30 November 2021
Stock market volumes were already thin when news emerged of the Omicron variant, on account of the Thanksgiving holiday in America, exacerbating the sell-off and causing the worst daily decline in more than a year. The European blue-chip Euro Stoxx 50 index fell back to earth with a thud, falling 4% in a day, though the real wonder was how it had kept rising at all given recent European Covid statistics. Having enjoyed a 10% run-up in recent weeks, this index is now back at the levels seen in June. It was a similar story with most stock market indices globally, which gave up several months of gains in a day. The Nikkei continued on its remarkable roller coaster ride, dropping 6% to levels last seen in January. Over the past few months, it has enjoyed a 14% rally, followed by a 9% fall, followed by an 8% rally and now this latest decline, as hopes for the new government’s stimulus programme have fought it out with disappointing economic data.

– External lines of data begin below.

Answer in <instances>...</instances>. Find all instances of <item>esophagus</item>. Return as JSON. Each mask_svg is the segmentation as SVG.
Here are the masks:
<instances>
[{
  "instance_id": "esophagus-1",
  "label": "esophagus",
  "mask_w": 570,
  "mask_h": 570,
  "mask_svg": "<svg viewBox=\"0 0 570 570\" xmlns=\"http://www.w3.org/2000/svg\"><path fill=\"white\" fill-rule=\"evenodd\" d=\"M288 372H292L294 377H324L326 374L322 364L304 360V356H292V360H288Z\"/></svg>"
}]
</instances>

The technology-heavy Nasdaq Composite index again bucked the trend, and had made back most of its losses by the end of the week, as investors anticipated another pandemic bonanza for online businesses.
The Vix index, a measure of stock market volatility, recorded its fourth-largest daily increase since 1990. But the repercussions went far wider than equities, with oil prices falling 13%, their 9th largest ever one-day decline. Cryptocurrencies demonstrated again that they are too large to be divorced from the rest of the market, falling roughly 10% across the board; fans, though, will be cheered by the fact that a cryptocurrency called Omicron rallied 900% - purely because its name happens to be Omicron. Government bonds resumed safe haven status after a torrid few weeks and, notably, have not given back any of their gains even as equities have rallied.
Even allowing for the poor liquidity over Thanksgiving, the market reaction seems extreme given that it’s too soon to say whether the new variant will be more infectious than Delta, or evade natural immune responses better, or cause more serious disease. Perhaps the most important news of the week was the reaction of governments, which were far quicker to ban travel from high-risk destinations than they had been for Delta. There was a hint of zero-tolerance about this, which could have scared investors banking on a continuation of the current, more economically friendly approach. The strategy of most western governments to allow the virus to propagate, as long as it does not overwhelm hospitals, could become viewed as misguided. Ominously, the Chinese government, which has been the strongest advocate of zero-tolerance since the pandemic began, trumpeted its approach as the best defence against the new variant, dashing hopes for a U-turn in Chinese policy.
So could this really be it for the equity bull market? Although the investment industry has spent the best part of the last year thinking up reasons to justify why equities are at current valuations, the most compelling explanation by far is the tsunami of money created by governments and central banks in fighting the pandemic. After all, the world’s stock markets are, in aggregate, about 40% above their pre-pandemic levels, so a new variant alone should not be enough to derail them. What really matters is the response of institutions and, especially, whether trillions of taxpayers’ dollars would be unleashed again, unfunded by current tax rates, and whether trillions of new dollars would be invested by central banks, created out of thin air.
Pfizer was quick to reassure markets that it could have a new vaccine against the Omicron variant up and running in a few months. Even in a worst-case scenario, the company believes that its current vaccine will provide some protection. Pfizer’s stock was up 7.5% to a new all-time high on the day after the Omicron news broke. Moderna’s CEO, on the other hand, spooked markets by highlighting the risk that Omicron can evade existing vaccines, and emphasising the practical difficulties of getting new vaccines into mass production. Moderna’s share price was up 30% on the day.
Google warned that malicious actors are hacking Google Cloud accounts and commandeering them to mine for cryptocurrencies. The company stated that 86% of recently compromised Google Cloud accounts were used solely for this purpose, which requires large amounts of computing power.
China may be about to use the nuclear option in its spat with Chinese technology companies listed in the US, after rumours emerged that Chinese regulators had asked the giant online taxi service Didi Global to de-list from US exchanges. Didi Global’s shares fell 7% on the news, before recovering somewhat, but are down 44% since the IPO in July.
Didi Global’s western rival Uber, meanwhile, was hit by municipal authorities in Brussels, who fined the company EUR300,000 and effectively shut down its operations in the city. The ban was hastily promised a reconsideration, however, after 2,000 angry Uber drivers blocked the main roads into the Belgian capital.
Analysts at Bank of America estimated that investors have poured nearly $900 billion into global equity funds so far this year, more than the combined total over the past 19 years. Exchange-traded funds captured 88% of these flows.